### Request 1
Reproduce word for word the stretch of the student introductions from "Hello, my name is Sean" through "and studying philosophy.".
══ Text passage ══
Hi! My name is Jordan Devine and I am from Mahwah, New Jersey. I am a Marketing
Major with a concentration in Digital Marketing and a minor in Communications.
Here at JMU, I am part of multiple organizations. I am the VP of Marketing for The
Professional Sales Club, a Scratch Pad Agency Scribbler for the Scratch Pad Club, and
a member of Alpha Sigma Alpha here on campus. Outside of class, I like to hang out
with my friends and family, go out to eat, and go on walks/runs.
Hello, my name is Sean Landicho. I am originally from Howard County, Maryland but
just recently moved to Ocean City. I am a Marketing major with a concentration in
digital marketing. I hope to use the skills I learn in college and in the workplace to
eventually start my own digital marketing company. At JMU, I am a member of the
Alpha Sigma Phi Fraternity where I help with the recruitment of new members and
philanthropy events. Outside of school, I enjoy working out and studying philosophy.
Hello, my name is Joseph Merhi and I am a Finance major from Boca Raton, Florida.
At JMU, I am the Treasurer of the Middle Eastern Student Association, and I’m also
involved in the Financial Management Association and DECA. Outside of school, I
like to play football and basketball with friends and hang out with my two younger
brothers.
═══
### Request 2
Transcribe every line of the records below with no changes.
══ Records provided ══
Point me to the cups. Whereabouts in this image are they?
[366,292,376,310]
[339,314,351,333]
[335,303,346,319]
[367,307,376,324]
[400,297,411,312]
═══
### Exercise solution 1
Hello, my name is Sean Landicho. I am originally from Howard County, Maryland but
just recently moved to Ocean City. I am a Marketing major with a concentration in
digital marketing. I hope to use the skills I learn in college and in the workplace to
eventually start my own digital marketing company. At JMU, I am a member of the
Alpha Sigma Phi Fraternity where I help with the recruitment of new members and
philanthropy events. Outside of school, I enjoy working out and studying philosophy.

### Exercise solution 2
Point me to the cups. Whereabouts in this image are they?
[366,292,376,310]
[339,314,351,333]
[335,303,346,319]
[367,307,376,324]
[400,297,411,312]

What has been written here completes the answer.